PROMPT
Please update the data from the line with "Time of clock at [366,308,402,344]: 2:23" through the line with "Time of clock at [624,269,662,304]: 9:57", both included, by replacing "clock" with "watch" and leaving everything else unchanged. Leave the pictures out of your answer.

RECORDS TO USE
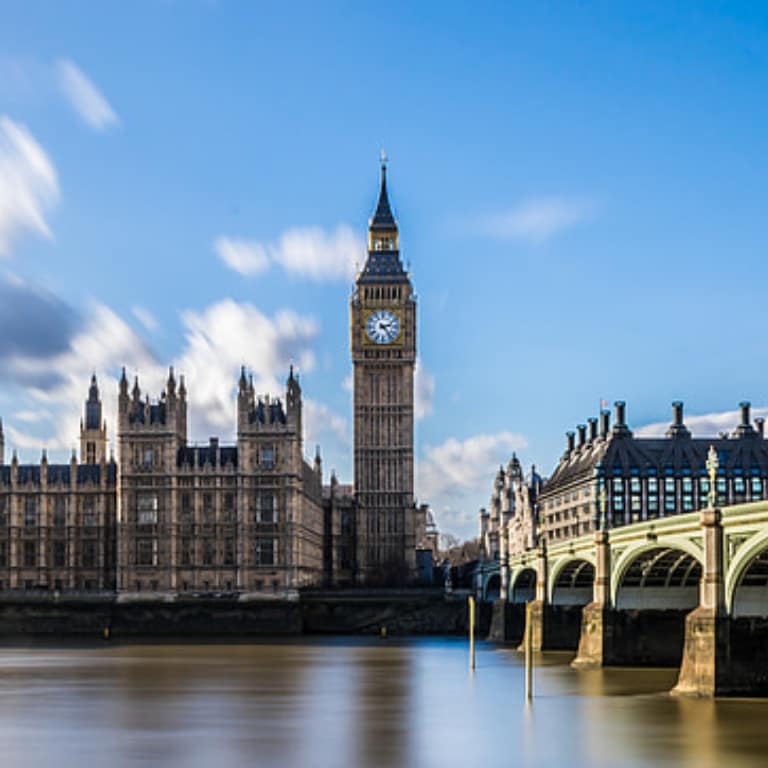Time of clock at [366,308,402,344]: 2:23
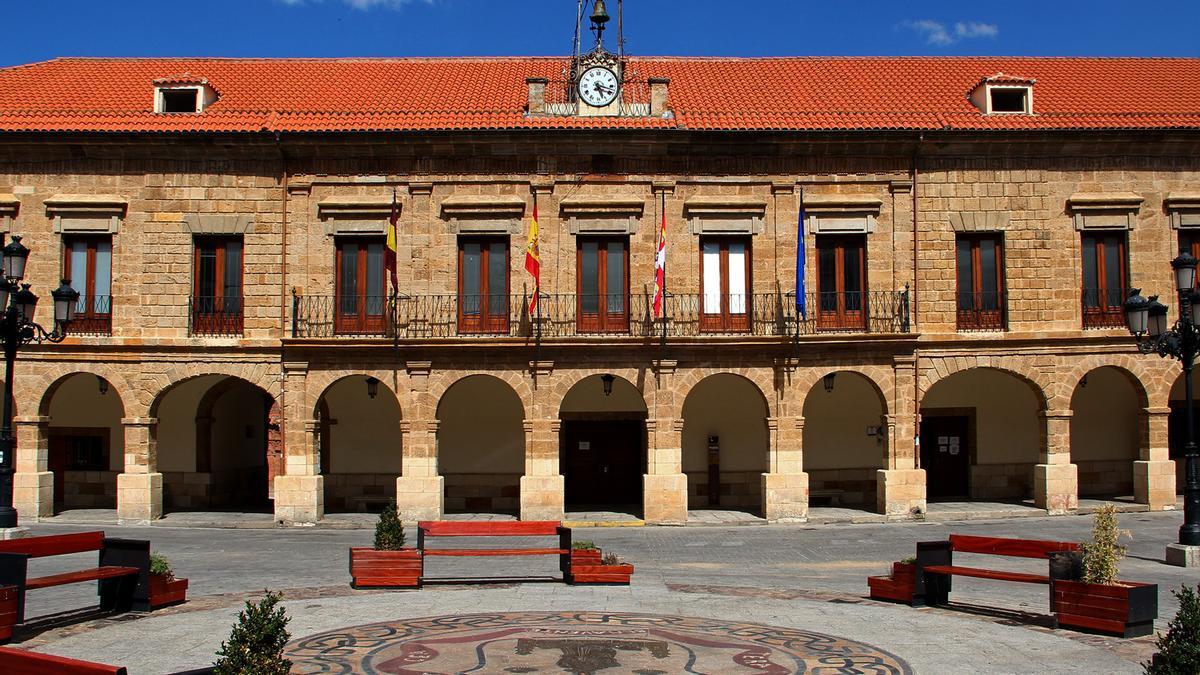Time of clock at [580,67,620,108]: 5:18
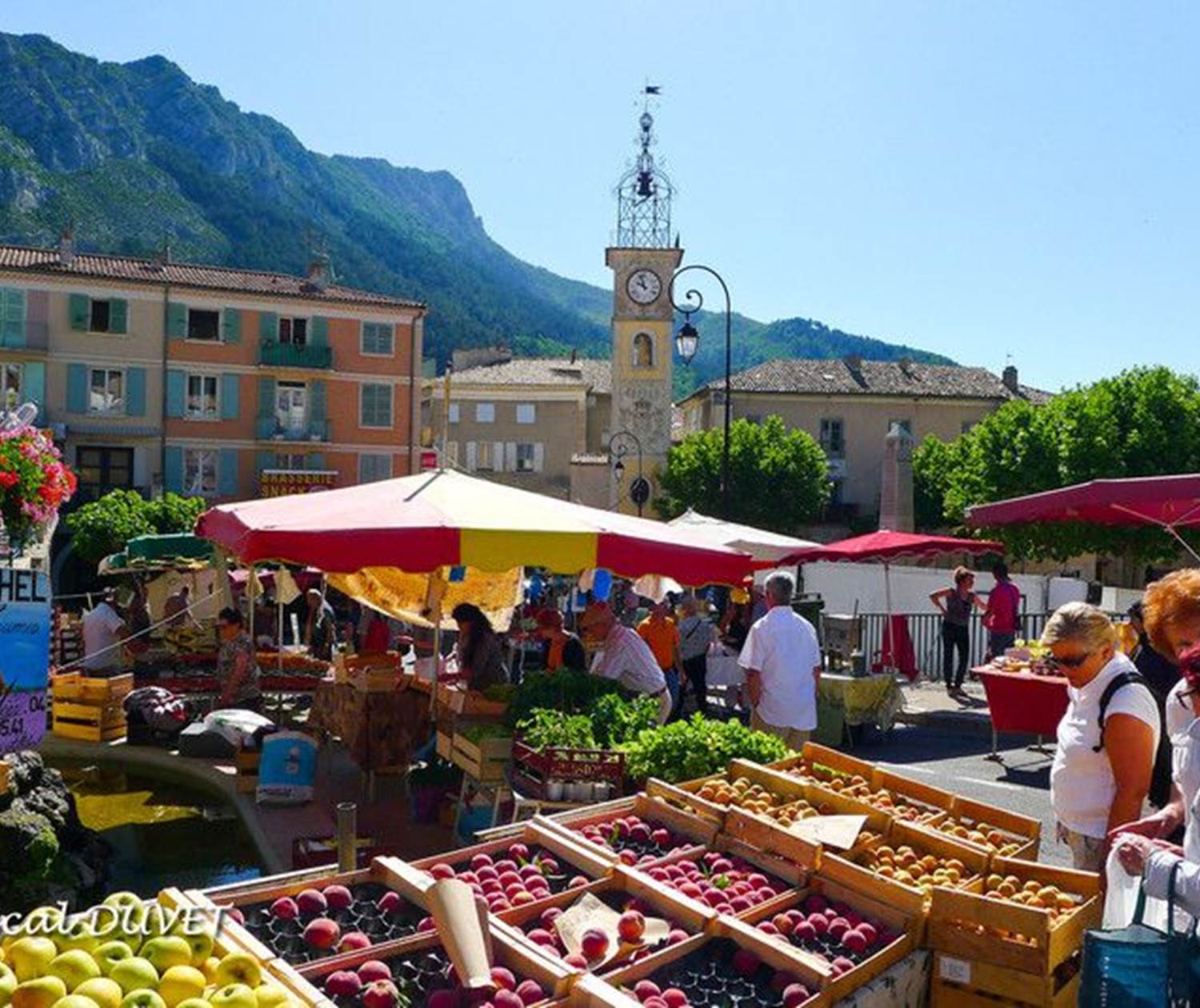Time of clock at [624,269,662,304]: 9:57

==

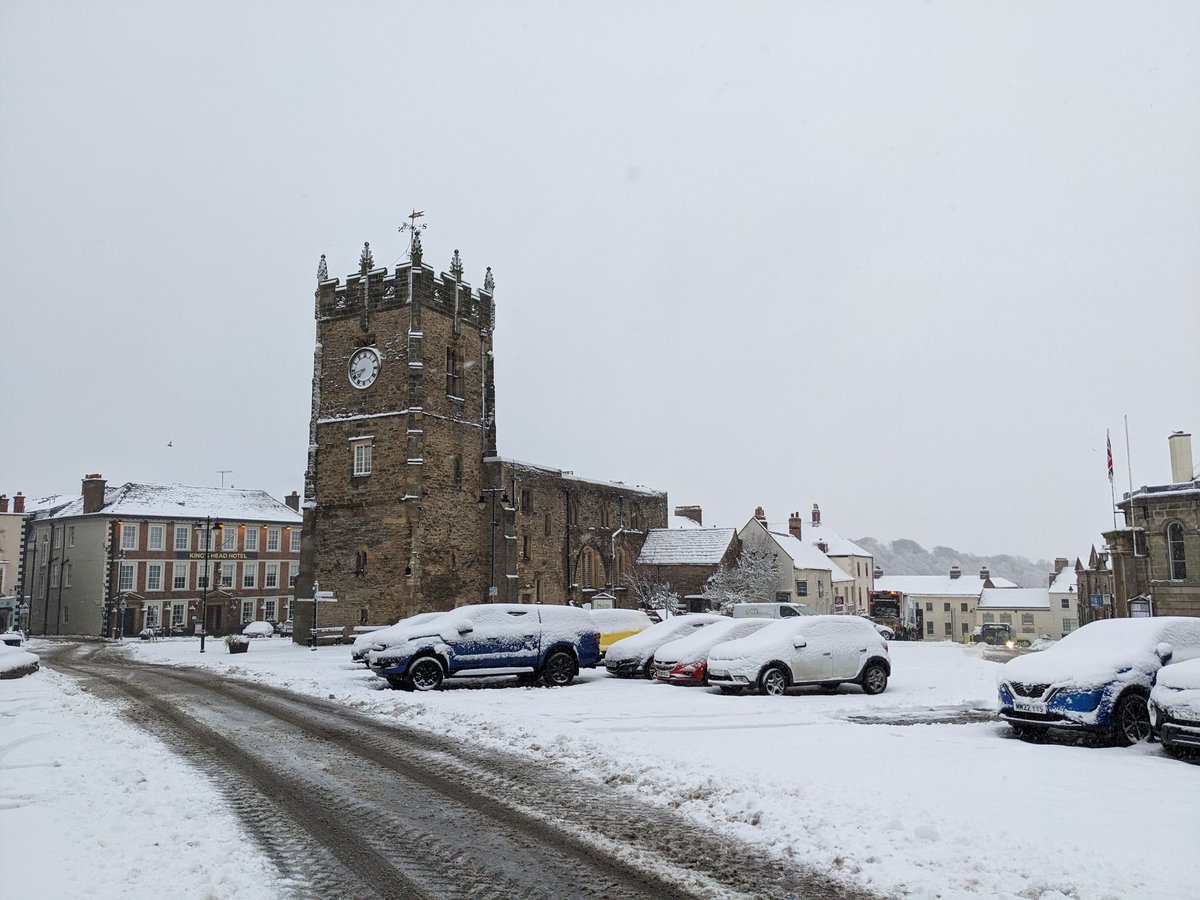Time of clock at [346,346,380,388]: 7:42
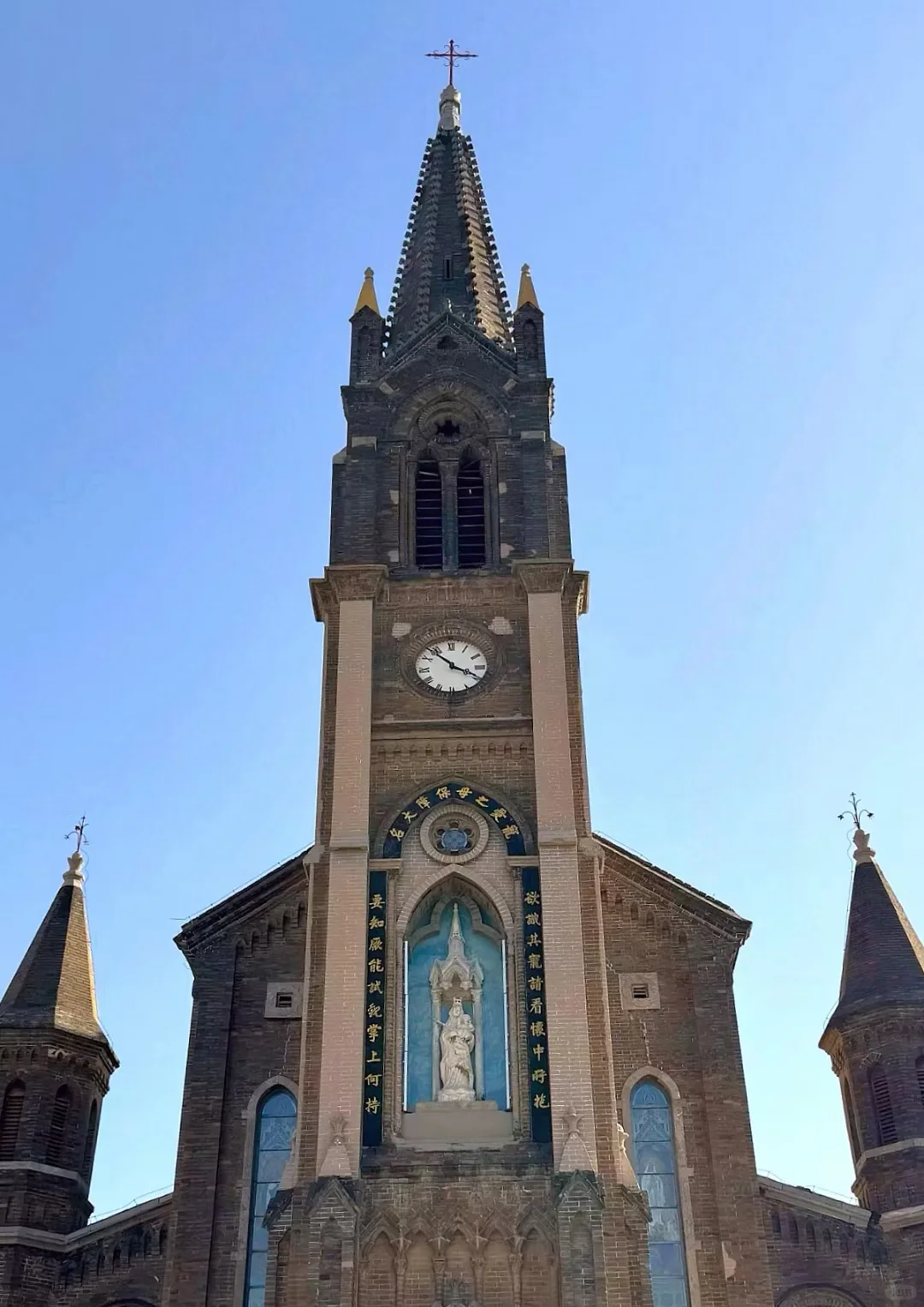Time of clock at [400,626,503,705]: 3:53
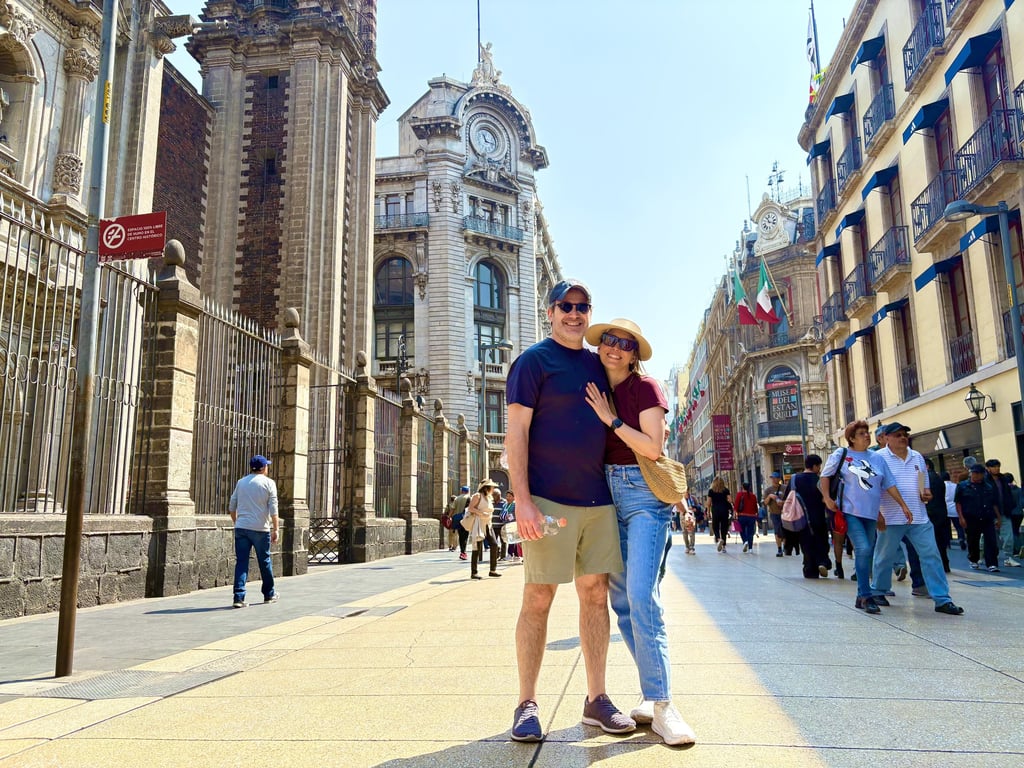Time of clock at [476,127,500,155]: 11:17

--

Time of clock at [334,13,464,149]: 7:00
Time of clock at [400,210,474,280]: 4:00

REPLY TO THE EXERCISE
Time of watch at [366,308,402,344]: 2:23
Time of watch at [580,67,620,108]: 5:18
Time of watch at [624,269,662,304]: 9:57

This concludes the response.